Este final, entreverado con sombrías perspectivas políticas y un revivir de parientes pintorescos (como un elenco de lo que fue en su día Silvestre Paradox), prepara el tono mucho más crítico y reflexivo del tercer volumen, mucho más hilado en el sentido en el que lo había hecho en el anterior y en el principio del segundo, con opiniones que ya serán canónicas en la historiografía del 98. La novela termina cuando el héroe se decide a probar suerte con la literatura. Queda flotando el gozo de haber disfrutado de hasta qué punto lo consiguió.

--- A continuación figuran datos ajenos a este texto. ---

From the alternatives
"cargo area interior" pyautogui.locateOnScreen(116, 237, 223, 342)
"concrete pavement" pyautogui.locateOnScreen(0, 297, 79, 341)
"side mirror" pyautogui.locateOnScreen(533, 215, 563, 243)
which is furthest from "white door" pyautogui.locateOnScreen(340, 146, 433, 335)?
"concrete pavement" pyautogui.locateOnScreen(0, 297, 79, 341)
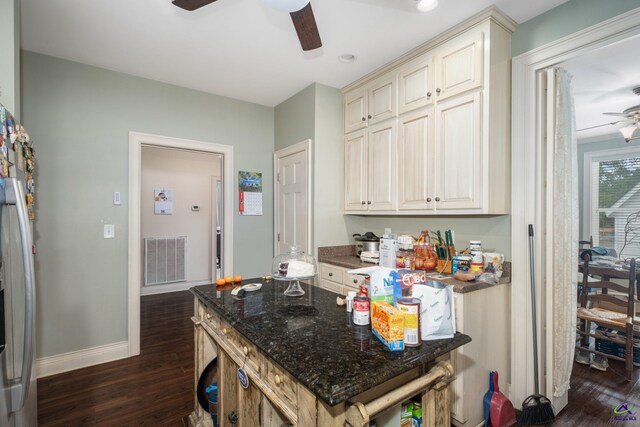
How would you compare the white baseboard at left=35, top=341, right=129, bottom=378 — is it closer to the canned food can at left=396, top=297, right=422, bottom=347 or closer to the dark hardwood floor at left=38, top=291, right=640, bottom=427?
the dark hardwood floor at left=38, top=291, right=640, bottom=427

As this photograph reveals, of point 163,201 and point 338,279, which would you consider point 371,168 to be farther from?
point 163,201

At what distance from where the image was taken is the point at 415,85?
96.8 inches

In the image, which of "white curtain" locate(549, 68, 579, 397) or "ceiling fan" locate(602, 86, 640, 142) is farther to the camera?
"ceiling fan" locate(602, 86, 640, 142)

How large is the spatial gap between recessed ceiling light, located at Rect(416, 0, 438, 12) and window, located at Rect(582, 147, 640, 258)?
4289 mm

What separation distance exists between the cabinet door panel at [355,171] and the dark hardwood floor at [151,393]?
2.00m

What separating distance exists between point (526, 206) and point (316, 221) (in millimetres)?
Result: 1741

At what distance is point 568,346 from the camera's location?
81.4 inches

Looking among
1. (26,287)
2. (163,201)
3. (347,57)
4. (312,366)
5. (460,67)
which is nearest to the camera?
(312,366)

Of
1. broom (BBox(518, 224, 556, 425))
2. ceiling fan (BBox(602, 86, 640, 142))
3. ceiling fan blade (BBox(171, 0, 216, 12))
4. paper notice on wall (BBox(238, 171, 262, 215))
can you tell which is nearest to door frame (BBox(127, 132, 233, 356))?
paper notice on wall (BBox(238, 171, 262, 215))

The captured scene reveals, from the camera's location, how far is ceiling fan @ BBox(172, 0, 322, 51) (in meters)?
1.39

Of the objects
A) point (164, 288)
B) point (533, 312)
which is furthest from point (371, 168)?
point (164, 288)

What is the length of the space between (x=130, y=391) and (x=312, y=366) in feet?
7.26

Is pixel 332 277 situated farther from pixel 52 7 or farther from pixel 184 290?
pixel 184 290

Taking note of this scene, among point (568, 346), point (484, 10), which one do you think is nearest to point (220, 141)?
point (484, 10)
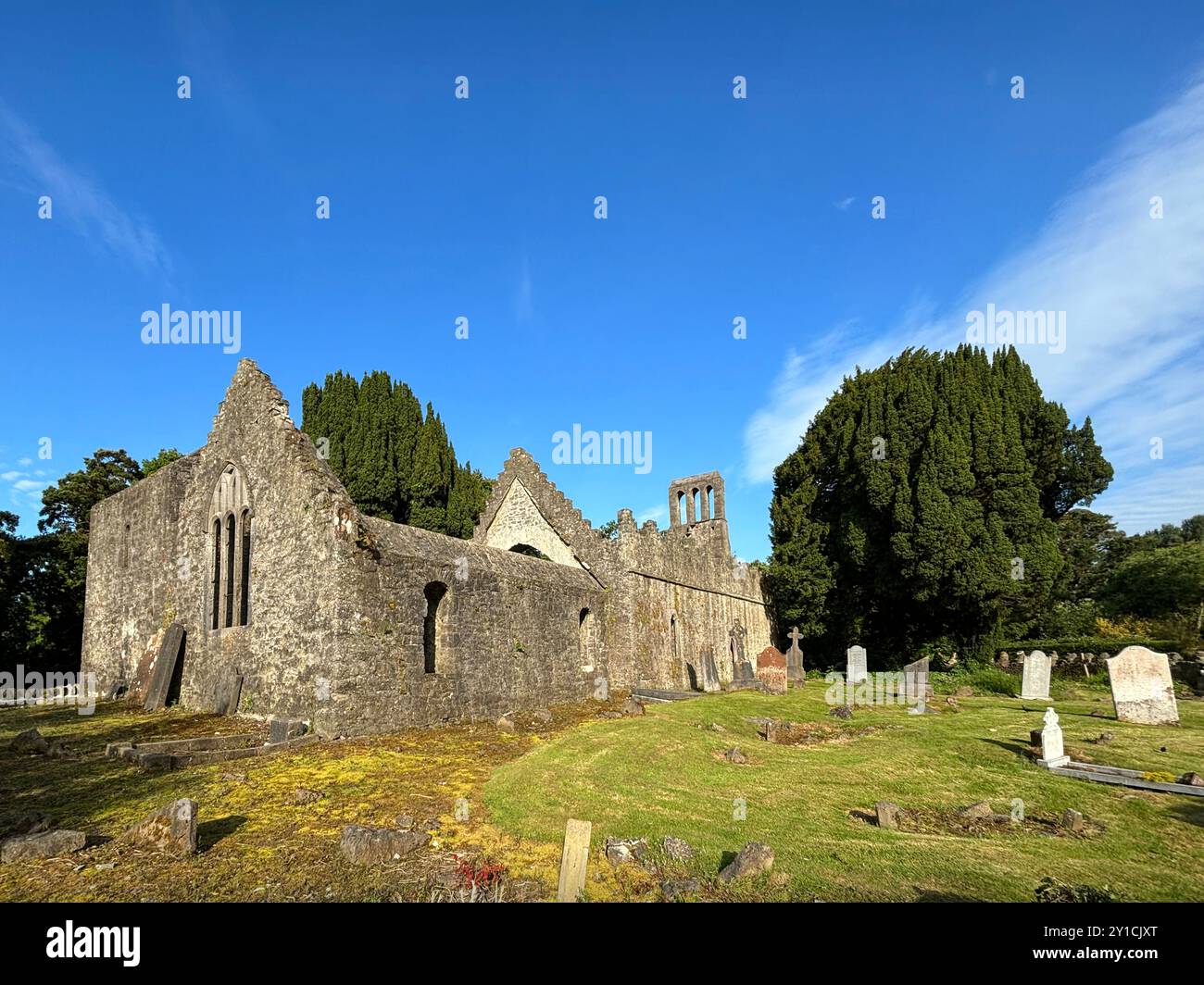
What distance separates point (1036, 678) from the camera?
19.1 metres

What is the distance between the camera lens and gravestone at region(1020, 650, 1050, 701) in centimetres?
1902

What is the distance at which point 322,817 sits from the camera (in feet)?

El prólogo de Pío Caro-Baroja para esta edición es, aparte de una pieza que da gusto leer, material de primera mano para conocer a Baroja. Caro-Baroja visita y retrata los paisajes de la imaginación (Itzea) y los paisajes que la alimentaron, Cestona sobre todo, donde el escritor encontró su mundo mítico. «Cestona y Vera comparten la misma lírica en la exaltación de las bondades del País Vasco Barojiano», dice Caro-Baroja, «el lugar donde se desató la literatura de Baroja». Pero también Madrid, desde el punto de vista de quien ha vivido su ausencia casi desde el pricipio, Pío Caro-Baroja, y de quien vivió junto a él lo mejor de su vida, Julio Caro Baroja. Hoy, el sobrino nieto de Baroja defiende su ternura compasiva y su individualismo radical, su capacidad de ver en los que sufren y su desprecio por la mansedumbre de los tópicos, su condición de «liberal a la antigua, que rehuía de los políticos dogmáticos y de los especialistas», jovial o taciturno, según soplaran los vientos de su propia historia, y autor de una porción de páginas de nuestra educación sentimental.
Pío Baroja, Familia, infancia y juventud, edición de Pío Caro-Baroja, Cátedra, 2022, 469 p.